Items listed in a dataset
##########

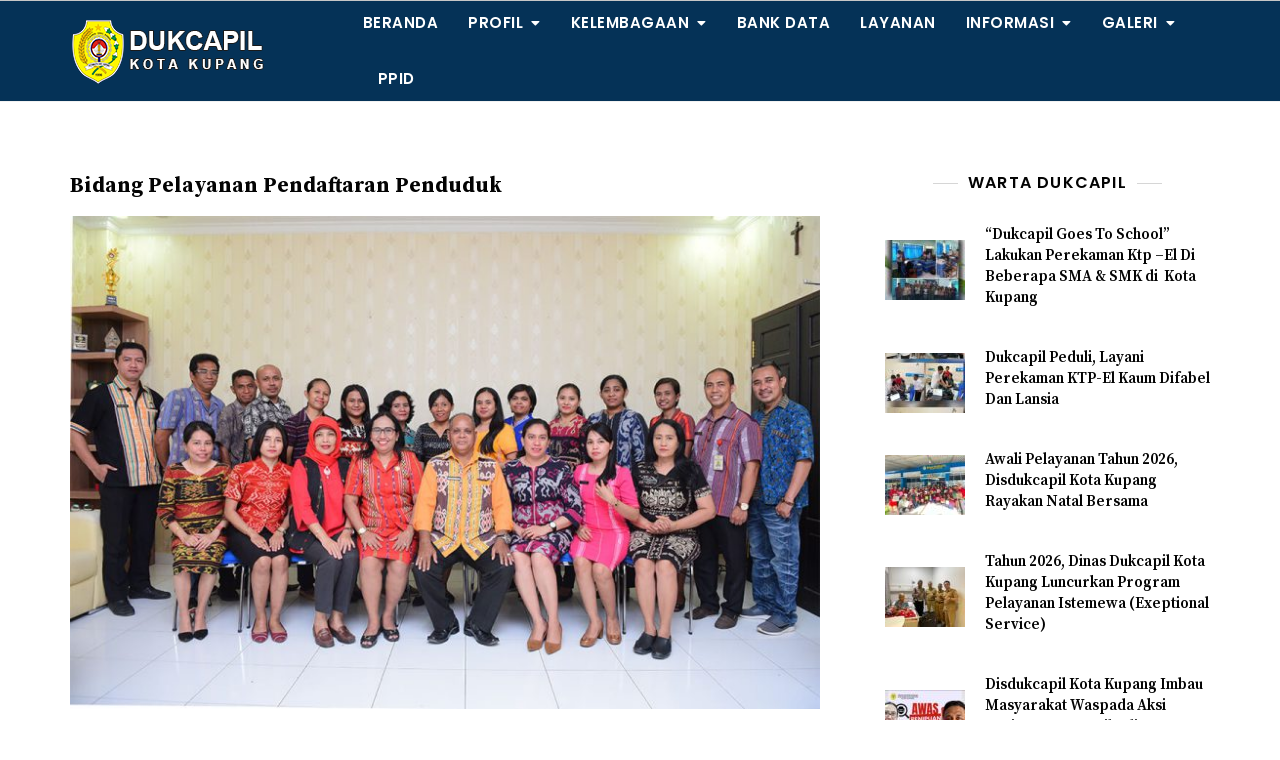

--- FILE ---
content_type: text/css
request_url: https://dukcapil.kupangkota.go.id/wp-content/themes/bosa-corporate-business/style.css?ver=6.0
body_size: 933
content:
.screen-reader-text {
  border: 0;
  clip: rect(1px, 1px, 1px, 1px);
  clip-path: inset(50%);
  height: 1px;
  margin: -1px;
  overflow: hidden;
  padding: 0;
  position: absolute !important;
  width: 1px;
  word-wrap: normal !important;
}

##########

Within the records above, count the lines that contain "important" and give only that number.

2